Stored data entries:
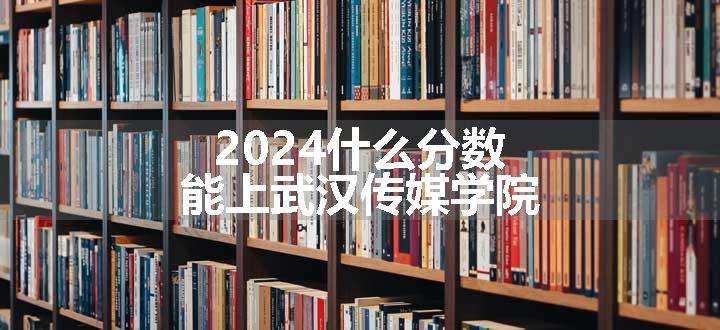 2024什么分数
能上武汉传媒学院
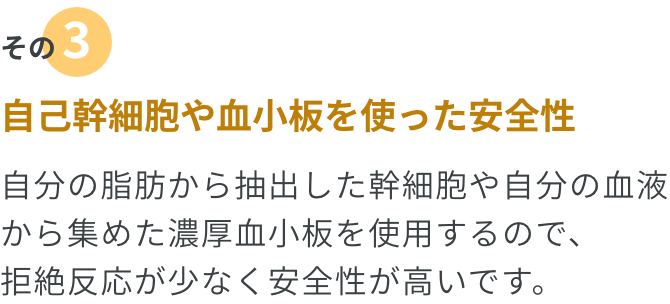 その3

自己幹細胞や血小板を使った安全性

自分の脂肪から抽出した幹細胞や自分の血液から集めた濃厚血小板を使用するので、拒絶反応が少なく安全性が高いです。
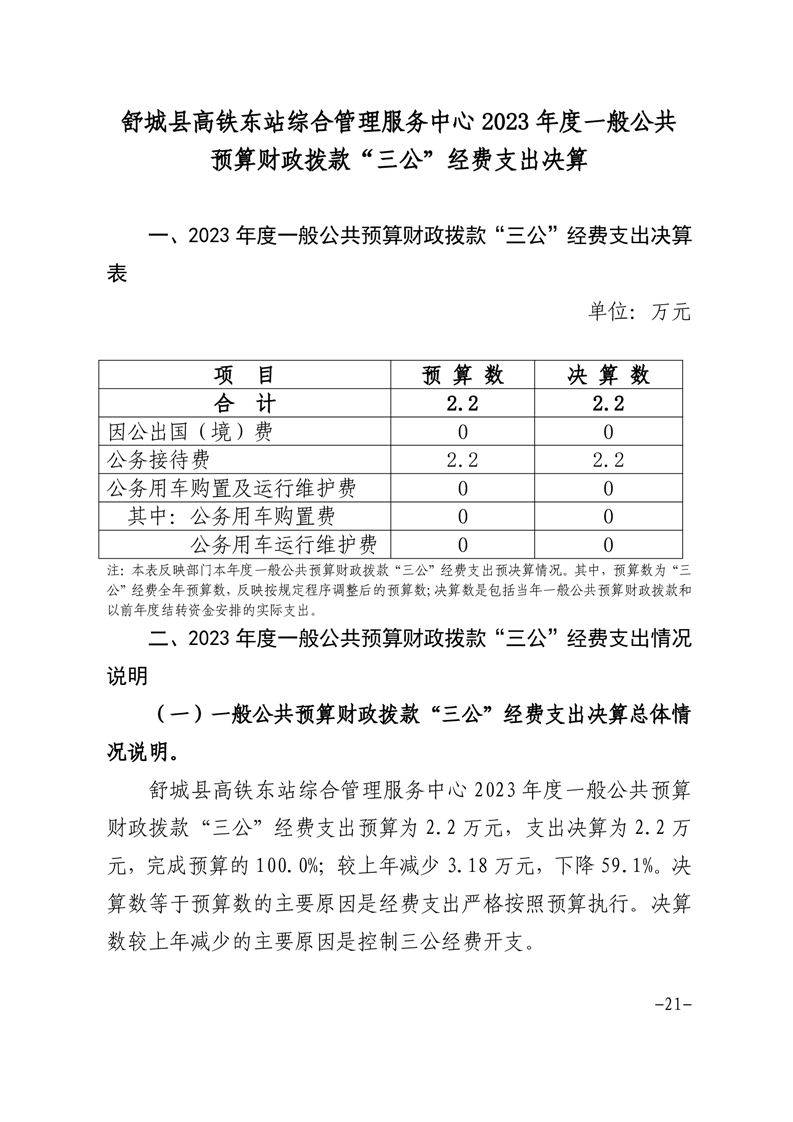 舒城县高铁东站综合管理服务中心 2023 年度一般公共预算财政拨款“三公”经费支出决算

一、2023 年度一般公共预算财政拨款“三公”经费支出决算表

单位：万元

| 项　目 | 预 算 数 | 决 算 数 |
|---|---|---|
| 合　计 | 2.2 | 2.2 |
| 因公出国（境）费 | 0 | 0 |
| 公务接待费 | 2.2 | 2.2 |
| 公务用车购置及运行维护费 | 0 | 0 |
| 其中：公务用车购置费 | 0 | 0 |
| 公务用车运行维护费 | 0 | 0 |

注：本表反映部门本年度一般公共预算财政拨款“三公”经费支出预决算情况。其中，预算数为“三公”经费全年预算数，反映按规定程序调整后的预算数；决算数是包括当年一般公共预算财政拨款和以前年度结转资金安排的实际支出。

二、2023 年度一般公共预算财政拨款“三公”经费支出情况说明

（一）一般公共预算财政拨款“三公”经费支出决算总体情况说明。

舒城县高铁东站综合管理服务中心 2023 年度一般公共预算财政拨款“三公”经费支出预算为 2.2 万元，支出决算为 2.2 万元，完成预算的 100.0%；较上年减少 3.18 万元，下降 59.1%。决算数等于预算数的主要原因是经费支出严格按照预算执行。决算数较上年减少的主要原因是控制三公经费开支。

-21-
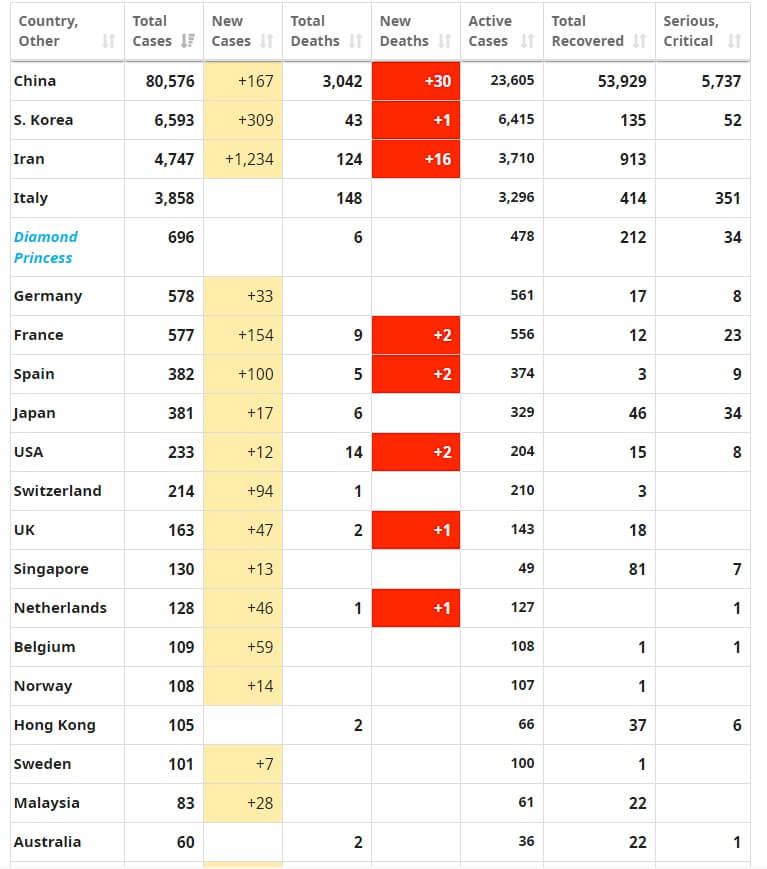 | Country, Other | Total Cases | New Cases | Total Deaths | New Deaths | Active Cases | Total Recovered | Serious, Critical |
|---|---|---|---|---|---|---|---|
| China | 80,576 | +167 | 3,042 | +30 | 23,605 | 53,929 | 5,737 |
| S. Korea | 6,593 | +309 | 43 | +1 | 6,415 | 135 | 52 |
| Iran | 4,747 | +1,234 | 124 | +16 | 3,710 | 913 | |
| Italy | 3,858 | | 148 | | 3,296 | 414 | 351 |
| Diamond Princess | 696 | | 6 | | 478 | 212 | 34 |
| Germany | 578 | +33 | | | 561 | 17 | 8 |
| France | 577 | +154 | 9 | +2 | 556 | 12 | 23 |
| Spain | 382 | +100 | 5 | +2 | 374 | 3 | 9 |
| Japan | 381 | +17 | 6 | | 329 | 46 | 34 |
| USA | 233 | +12 | 14 | +2 | 204 | 15 | 8 |
| Switzerland | 214 | +94 | 1 | | 210 | 3 | |
| UK | 163 | +47 | 2 | +1 | 143 | 18 | |
| Singapore | 130 | +13 | | | 49 | 81 | 7 |
| Netherlands | 128 | +46 | 1 | +1 | 127 | | 1 |
| Belgium | 109 | +59 | | | 108 | 1 | 1 |
| Norway | 108 | +14 | | | 107 | 1 | |
| Hong Kong | 105 | | 2 | | 66 | 37 | 6 |
| Sweden | 101 | +7 | | | 100 | 1 | |
| Malaysia | 83 | +28 | | | 61 | 22 | |
| Australia | 60 | | 2 | | 36 | 22 | 1 |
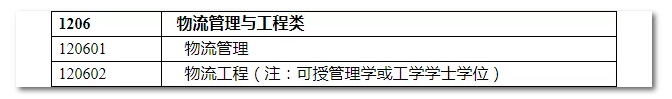 | 1206 | 物流管理与工程类 |
|---|---|
| 120601 | 物流管理 |
| 120602 | 物流工程（注：可授管理学或工学学士学位） |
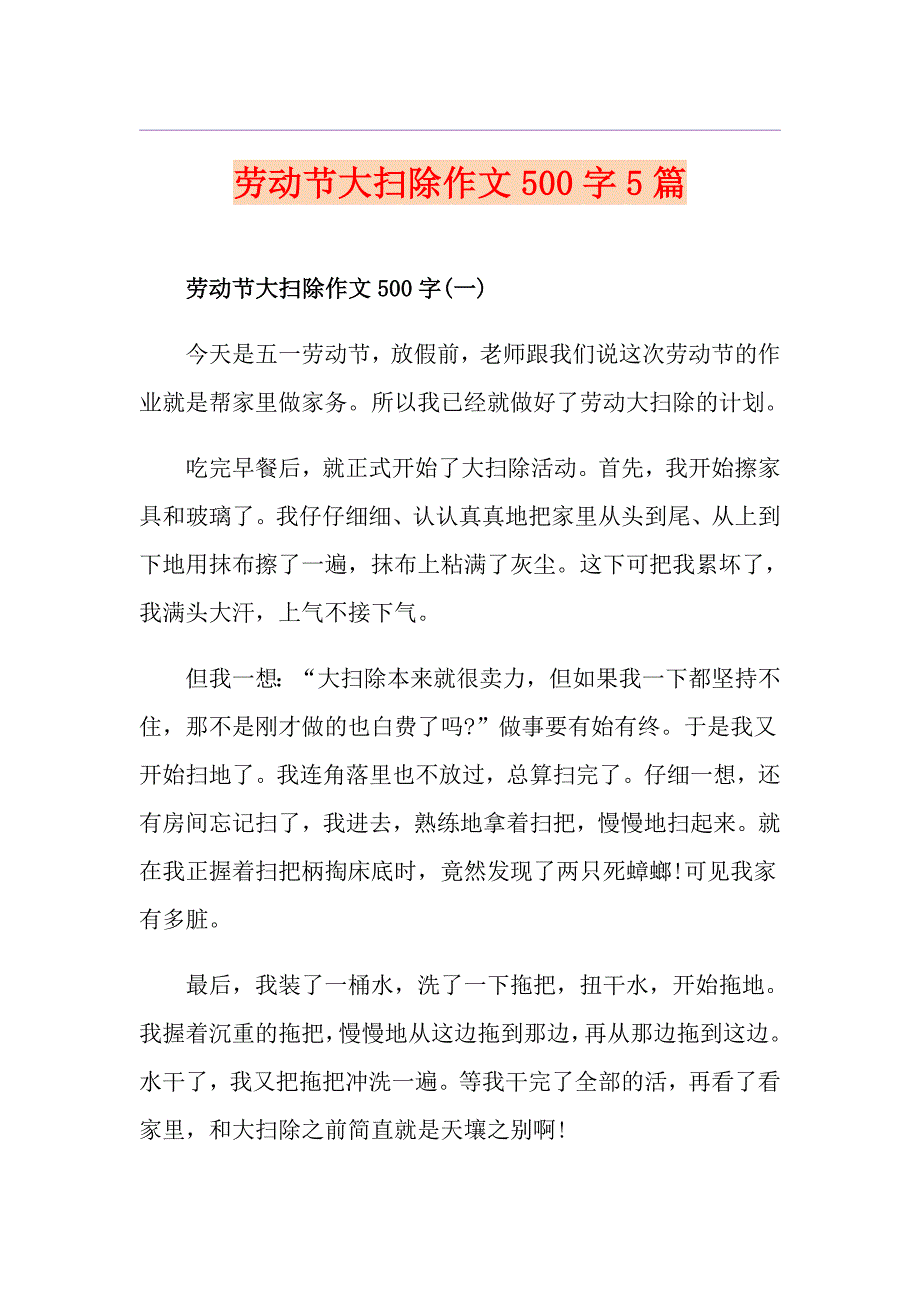 劳动节大扫除作文500字5篇

劳动节大扫除作文500字(一)

今天是五一劳动节，放假前，老师跟我们说这次劳动节的作业就是帮家里做家务。所以我已经就做好了劳动大扫除的计划。

吃完早餐后，就正式开始了大扫除活动。首先，我开始擦家具和玻璃了。我仔仔细细、认认真真地把家里从头到尾、从上到下地用抹布擦了一遍，抹布上粘满了灰尘。这下可把我累坏了，我满头大汗，上气不接下气。

但我一想：“大扫除本来就很卖力，但如果我一下都坚持不住，那不是刚才做的也白费了吗?”做事要有始有终。于是我又开始扫地了。我连角落里也不放过，总算扫完了。仔细一想，还有房间忘记扫了，我进去，熟练地拿着扫把，慢慢地扫起来。就在我正握着扫把柄掏床底时，竟然发现了两只死蟑螂!可见我家有多脏。

最后，我装了一桶水，洗了一下拖把，扭干水，开始拖地。我握着沉重的拖把，慢慢地从这边拖到那边，再从那边拖到这边。水干了，我又把拖把冲洗一遍。等我干完了全部的活，再看了看家里，和大扫除之前简直就是天壤之别啊!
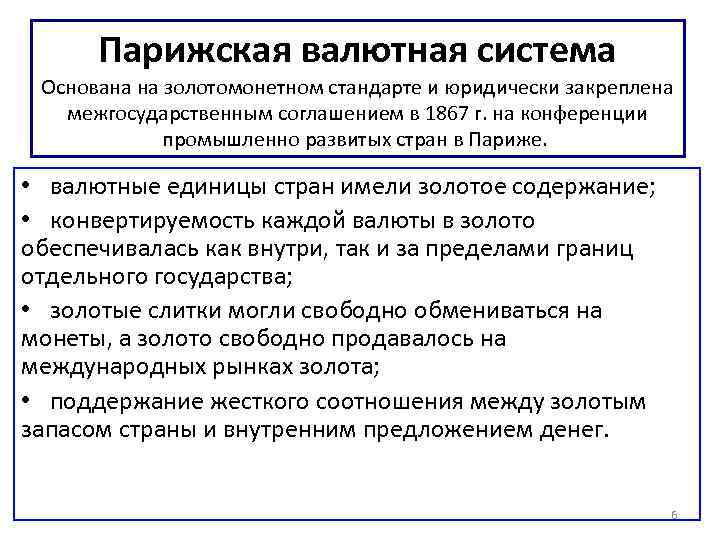 Парижская валютная система
Основана на золотомонетном стандарте и юридически закреплена межгосударственным соглашением в 1867 г. на конференции промышленно развитых стран в Париже.

• валютные единицы стран имели золотое содержание;
• конвертируемость каждой валюты в золото обеспечивалась как внутри, так и за пределами границ отдельного государства;
• золотые слитки могли свободно обмениваться на монеты, а золото свободно продавалось на международных рынках золота;
• поддержание жесткого соотношения между золотым запасом страны и внутренним предложением денег.

6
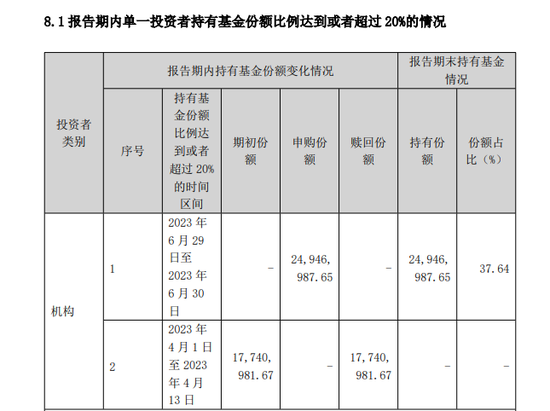 8.1 报告期内单一投资者持有基金份额比例达到或者超过 20%的情况

| 投资者类别 | 报告期内持有基金份额变化情况 | | | | | 报告期末持有基金情况 | |
|---|---|---|---|---|---|---|---|
| | 序号 | 持有基金份额比例达到或者超过 20%的时间区间 | 期初份额 | 申购份额 | 赎回份额 | 持有份额 | 份额占比（%） |
| 机构 | 1 | 2023 年 6 月 29 日至 2023 年 6 月 30 日 | - | 24,946,987.65 | - | 24,946,987.65 | 37.64 |
| | 2 | 2023 年 4 月 1 日至 2023 年 4 月 13 日 | 17,740,981.67 | - | 17,740,981.67 | - | - |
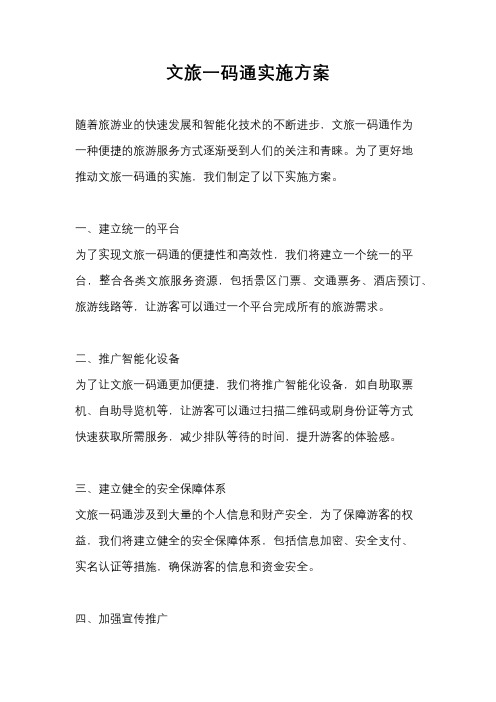 文旅一码通实施方案

随着旅游业的快速发展和智能化技术的不断进步，文旅一码通作为一种便捷的旅游服务方式逐渐受到人们的关注和青睐。为了更好地推动文旅一码通的实施，我们制定了以下实施方案。

一、建立统一的平台
为了实现文旅一码通的便捷性和高效性，我们将建立一个统一的平台，整合各类文旅服务资源，包括景区门票、交通票务、酒店预订、旅游线路等，让游客可以通过一个平台完成所有的旅游需求。

二、推广智能化设备
为了让文旅一码通更加便捷，我们将推广智能化设备，如自助取票机、自助导览机等，让游客可以通过扫描二维码或刷身份证等方式快速获取所需服务，减少排队等待的时间，提升游客的体验感。

三、建立健全的安全保障体系
文旅一码通涉及到大量的个人信息和财产安全，为了保障游客的权益，我们将建立健全的安全保障体系，包括信息加密、安全支付、实名认证等措施，确保游客的信息和资金安全。

四、加强宣传推广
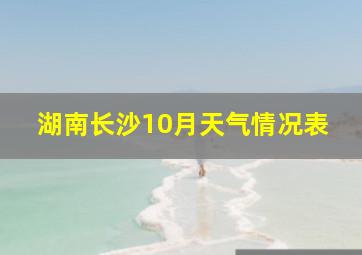 湖南长沙10月天气情况表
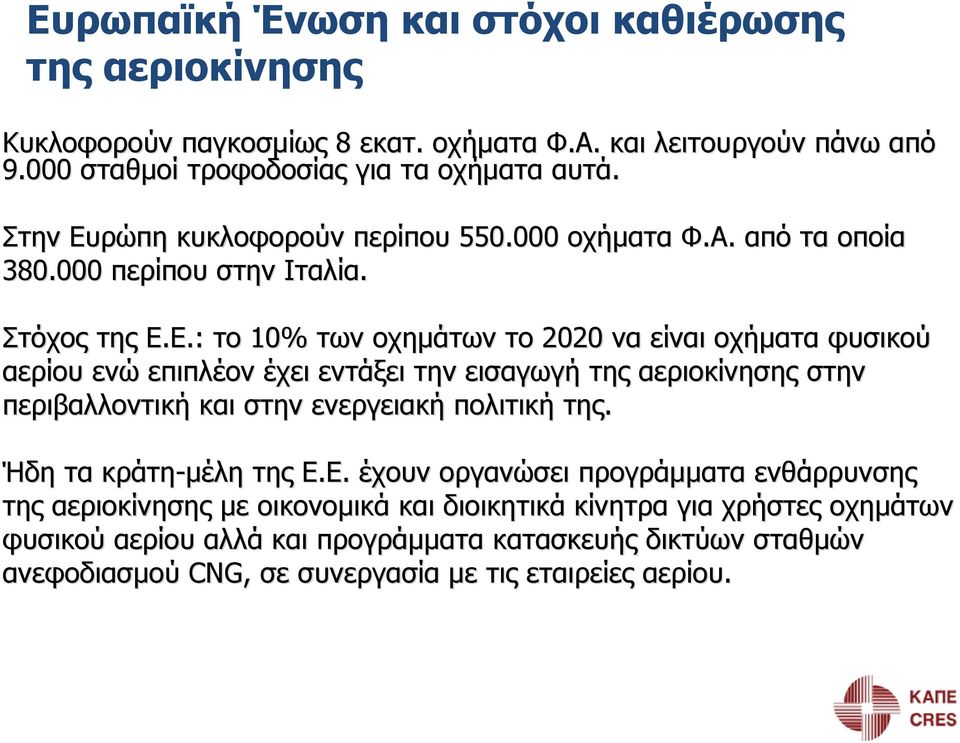 Ευρωπαϊκή Ένωση και στόχοι καθιέρωσης της αεριοκίνησης

Κυκλοφορούν παγκοσμίως 8 εκατ. οχήματα Φ.Α. και λειτουργούν πάνω από 9.000 σταθμοί τροφοδοσίας για τα οχήματα αυτά.

Στην Ευρώπη κυκλοφορούν περίπου 550.000 οχήματα Φ.Α. από τα οποία 380.000 περίπου στην Ιταλία.

Στόχος της Ε.Ε.: το 10% των οχημάτων το 2020 να είναι οχήματα φυσικού αερίου ενώ επιπλέον έχει εντάξει την εισαγωγή της αεριοκίνησης στην περιβαλλοντική και στην ενεργειακή πολιτική της.

Ήδη τα κράτη-μέλη της Ε.Ε. έχουν οργανώσει προγράμματα ενθάρρυνσης της αεριοκίνησης με οικονομικά και διοικητικά κίνητρα για χρήστες οχημάτων φυσικού αερίου αλλά και προγράμματα κατασκευής δικτύων σταθμών ανεφοδιασμού CNG, σε συνεργασία με τις εταιρείες αερίου.

ΚΑΠΕ
CRES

_YOUR ASSIGNMENT_. No picture is to be printed. Output exactly the lines above from the line containing "文旅一码通涉及到大量的个人信" through the line containing "Στην Ευρώπη κυκλοφορούν".

_WRITTEN REPLY_.
文旅一码通涉及到大量的个人信息和财产安全，为了保障游客的权益，我们将建立健全的安全保障体系，包括信息加密、安全支付、实名认证等措施，确保游客的信息和资金安全。

四、加强宣传推广
 湖南长沙10月天气情况表
 Ευρωπαϊκή Ένωση και στόχοι καθιέρωσης της αεριοκίνησης

Κυκλοφορούν παγκοσμίως 8 εκατ. οχήματα Φ.Α. και λειτουργούν πάνω από 9.000 σταθμοί τροφοδοσίας για τα οχήματα αυτά.

Στην Ευρώπη κυκλοφορούν περίπου 550.000 οχήματα Φ.Α. από τα οποία 380.000 περίπου στην Ιταλία.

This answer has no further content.